Global markets ended the week on a negative note as the United States military intervened in the ongoing crisis in Iraq. The escalation of tensions in the Middle East and Iraq has come in at the same time that the European Union imposed fresh sanctions on Russia concerning the ongoing crisis in the Ukraine. With the exception of the US and Chinese markets, most global indices ended the week in the red. The Japanese index (down 4.8%) fared the worst amid growing concerns that Abenomics i.e. the economic policies currently being followed by the government, has failed to revive the economy. European markets were also down for the week. The German Dax, British FTSE and French CAC indices were down 2.2%, 1.7% and 1.3% respectively.
Amid the geopolitics tensions, crude oil prices increased yet again this week (by 0.8%). The Indian markets were down 0.6% as Foreign Institutional Investors (FIIs) moved funds back to the relative safety of the US markets. The monetary policy was by and large a non-event for the markets as the Reserve Bank of India (RBI) did not change the benchmark repo rate but cut the Statutory Liquidity Ratio (SLR) by 0.5%.

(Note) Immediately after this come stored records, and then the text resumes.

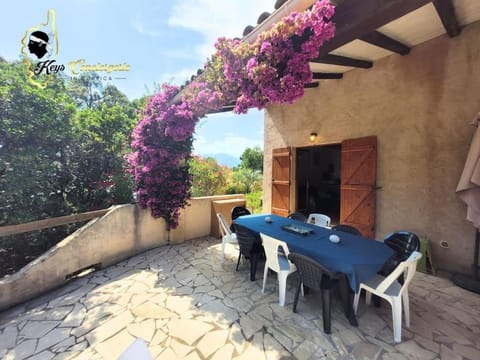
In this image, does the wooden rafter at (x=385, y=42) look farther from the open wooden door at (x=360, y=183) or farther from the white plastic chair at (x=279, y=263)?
the white plastic chair at (x=279, y=263)

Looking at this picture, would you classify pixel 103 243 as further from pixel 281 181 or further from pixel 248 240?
pixel 281 181

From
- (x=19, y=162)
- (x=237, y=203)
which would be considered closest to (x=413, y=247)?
(x=237, y=203)

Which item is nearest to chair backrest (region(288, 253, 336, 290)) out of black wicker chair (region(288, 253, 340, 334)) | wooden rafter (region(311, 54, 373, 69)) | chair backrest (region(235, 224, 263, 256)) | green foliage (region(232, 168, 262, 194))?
black wicker chair (region(288, 253, 340, 334))

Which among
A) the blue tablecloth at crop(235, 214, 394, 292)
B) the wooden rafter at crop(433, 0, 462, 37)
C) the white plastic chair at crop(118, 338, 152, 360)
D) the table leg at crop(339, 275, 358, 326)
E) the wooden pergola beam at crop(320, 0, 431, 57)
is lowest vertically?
the table leg at crop(339, 275, 358, 326)

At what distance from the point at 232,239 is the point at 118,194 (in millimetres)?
2871

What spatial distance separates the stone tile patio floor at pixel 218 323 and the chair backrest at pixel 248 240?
1.73 ft

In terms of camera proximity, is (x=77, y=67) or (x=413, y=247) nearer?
(x=413, y=247)

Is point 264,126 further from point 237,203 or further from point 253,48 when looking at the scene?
point 253,48

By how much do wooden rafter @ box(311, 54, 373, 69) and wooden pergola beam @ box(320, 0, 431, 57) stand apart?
141cm

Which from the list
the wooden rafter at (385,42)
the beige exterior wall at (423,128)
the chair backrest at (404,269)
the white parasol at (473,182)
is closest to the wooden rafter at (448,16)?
the beige exterior wall at (423,128)

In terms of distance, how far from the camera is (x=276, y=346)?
6.64 feet

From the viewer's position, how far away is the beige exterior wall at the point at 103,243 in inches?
112

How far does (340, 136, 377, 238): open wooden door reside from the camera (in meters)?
4.25

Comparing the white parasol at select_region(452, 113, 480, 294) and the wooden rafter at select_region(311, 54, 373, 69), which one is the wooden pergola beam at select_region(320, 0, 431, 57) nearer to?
the wooden rafter at select_region(311, 54, 373, 69)
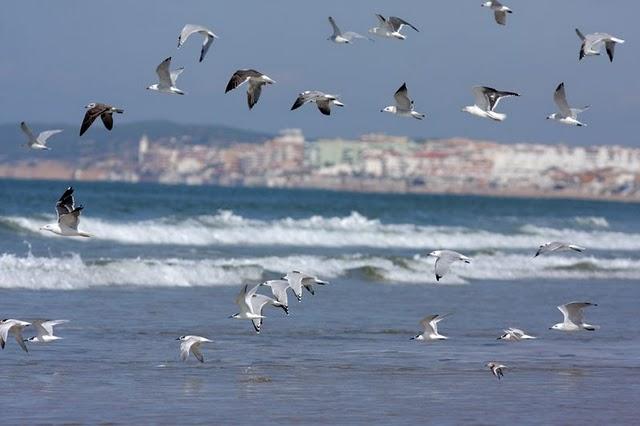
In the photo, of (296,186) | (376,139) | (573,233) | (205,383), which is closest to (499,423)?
(205,383)

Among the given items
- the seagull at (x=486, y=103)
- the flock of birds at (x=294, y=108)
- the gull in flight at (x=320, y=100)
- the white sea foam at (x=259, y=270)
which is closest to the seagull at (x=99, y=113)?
the flock of birds at (x=294, y=108)

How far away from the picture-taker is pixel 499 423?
40.1ft

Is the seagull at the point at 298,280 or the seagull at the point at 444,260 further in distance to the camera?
the seagull at the point at 444,260

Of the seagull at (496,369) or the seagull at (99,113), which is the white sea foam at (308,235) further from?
the seagull at (496,369)

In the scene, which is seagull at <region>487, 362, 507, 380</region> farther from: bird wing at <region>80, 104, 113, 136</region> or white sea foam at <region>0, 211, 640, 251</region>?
white sea foam at <region>0, 211, 640, 251</region>

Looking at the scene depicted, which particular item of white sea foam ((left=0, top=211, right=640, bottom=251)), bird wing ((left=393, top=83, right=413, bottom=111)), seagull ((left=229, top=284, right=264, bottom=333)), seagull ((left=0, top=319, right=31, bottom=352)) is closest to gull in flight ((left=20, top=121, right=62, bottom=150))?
seagull ((left=0, top=319, right=31, bottom=352))

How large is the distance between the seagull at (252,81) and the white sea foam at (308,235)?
68.1 feet

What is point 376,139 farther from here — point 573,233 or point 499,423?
point 499,423

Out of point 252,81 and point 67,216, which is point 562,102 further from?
point 67,216

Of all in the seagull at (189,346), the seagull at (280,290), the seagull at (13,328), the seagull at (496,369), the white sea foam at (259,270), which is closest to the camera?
the seagull at (13,328)

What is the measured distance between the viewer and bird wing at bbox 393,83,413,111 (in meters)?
17.5

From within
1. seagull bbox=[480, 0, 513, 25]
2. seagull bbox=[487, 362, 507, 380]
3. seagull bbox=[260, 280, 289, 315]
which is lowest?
seagull bbox=[487, 362, 507, 380]

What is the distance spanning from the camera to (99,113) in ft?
51.9

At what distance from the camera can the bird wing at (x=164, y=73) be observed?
55.5ft
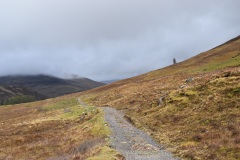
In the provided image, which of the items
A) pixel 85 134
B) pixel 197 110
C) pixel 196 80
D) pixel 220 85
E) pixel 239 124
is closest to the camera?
pixel 239 124

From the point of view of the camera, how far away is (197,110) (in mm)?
35094

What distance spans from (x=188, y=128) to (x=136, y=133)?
22.0 ft

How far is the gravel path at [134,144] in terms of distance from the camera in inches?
899

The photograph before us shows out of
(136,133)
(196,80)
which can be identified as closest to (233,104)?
(136,133)

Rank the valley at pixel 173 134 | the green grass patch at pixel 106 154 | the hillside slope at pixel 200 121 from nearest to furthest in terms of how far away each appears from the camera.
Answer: the green grass patch at pixel 106 154, the hillside slope at pixel 200 121, the valley at pixel 173 134

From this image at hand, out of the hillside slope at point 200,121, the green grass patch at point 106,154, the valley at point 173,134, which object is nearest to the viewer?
the green grass patch at point 106,154

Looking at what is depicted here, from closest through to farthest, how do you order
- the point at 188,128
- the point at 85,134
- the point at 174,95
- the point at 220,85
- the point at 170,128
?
1. the point at 188,128
2. the point at 170,128
3. the point at 85,134
4. the point at 220,85
5. the point at 174,95

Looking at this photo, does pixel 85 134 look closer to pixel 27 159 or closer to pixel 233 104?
pixel 27 159

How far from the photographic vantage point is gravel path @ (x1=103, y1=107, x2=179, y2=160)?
74.9 feet

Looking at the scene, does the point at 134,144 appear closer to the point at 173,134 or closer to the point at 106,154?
the point at 173,134

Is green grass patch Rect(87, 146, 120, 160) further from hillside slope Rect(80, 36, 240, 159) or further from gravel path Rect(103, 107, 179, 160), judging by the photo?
hillside slope Rect(80, 36, 240, 159)

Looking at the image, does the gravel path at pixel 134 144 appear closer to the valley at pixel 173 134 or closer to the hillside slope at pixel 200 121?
the valley at pixel 173 134

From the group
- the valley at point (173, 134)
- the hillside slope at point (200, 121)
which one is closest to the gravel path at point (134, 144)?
the valley at point (173, 134)

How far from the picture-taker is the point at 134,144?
2773 centimetres
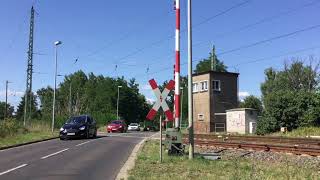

Most sectoral indices in the Indian markets ended the week on a negative note. The Metal (down 2.5%) and Banking (up 2.3%) indices witnessed the highest selling pressure during the week. On the other hand, Consumer Durables (up 2.9%) and IT stocks (up 1.4%), were the top gainers this week.
Now let us discuss some of the economic developments of the week gone by.
In the first quarter Monetary Policy review, the RBI kept the key lending rate (repo rate) unchanged. Even the cash reserve ratio stayed at 4%. However, in an effort to ease some liquidity the statutory liquidity ratio (SLR) was reduced from 22.5% to 22%. The RBI's move has come in anticipation of revival in economic activity, fall in consumer inflation and fiscal tightening. If the economic parameters fail to reach RBI's target the central bank may again review its liquidity stance. Meanwhile, it is unlikely that banks will want to bring down the deposit and lending rates too soon. Growth in credit in the near term will therefore largely depend on economic revival as against fall in interest rates.
In a step that would move India a step closer towards complete de-regulation, government is all set to exempt diesel from regulatory controls sometime later this year. After government brought in partial de-regulation by allowing companies to raise prices on monthly basis the under recoveries have reduced. The under-recovery in diesel currently stands at just Rs 1.33 per litre. Falling under recoveries is not just good news for Oil Marketing Companies (OMCs) but also for upstream players and government as their share of losses also go down. However, if international crude prices turn volatile, or Rupee suddenly loses ground thereby making imports costlier, governments plan for full deregulation may well take a backseat.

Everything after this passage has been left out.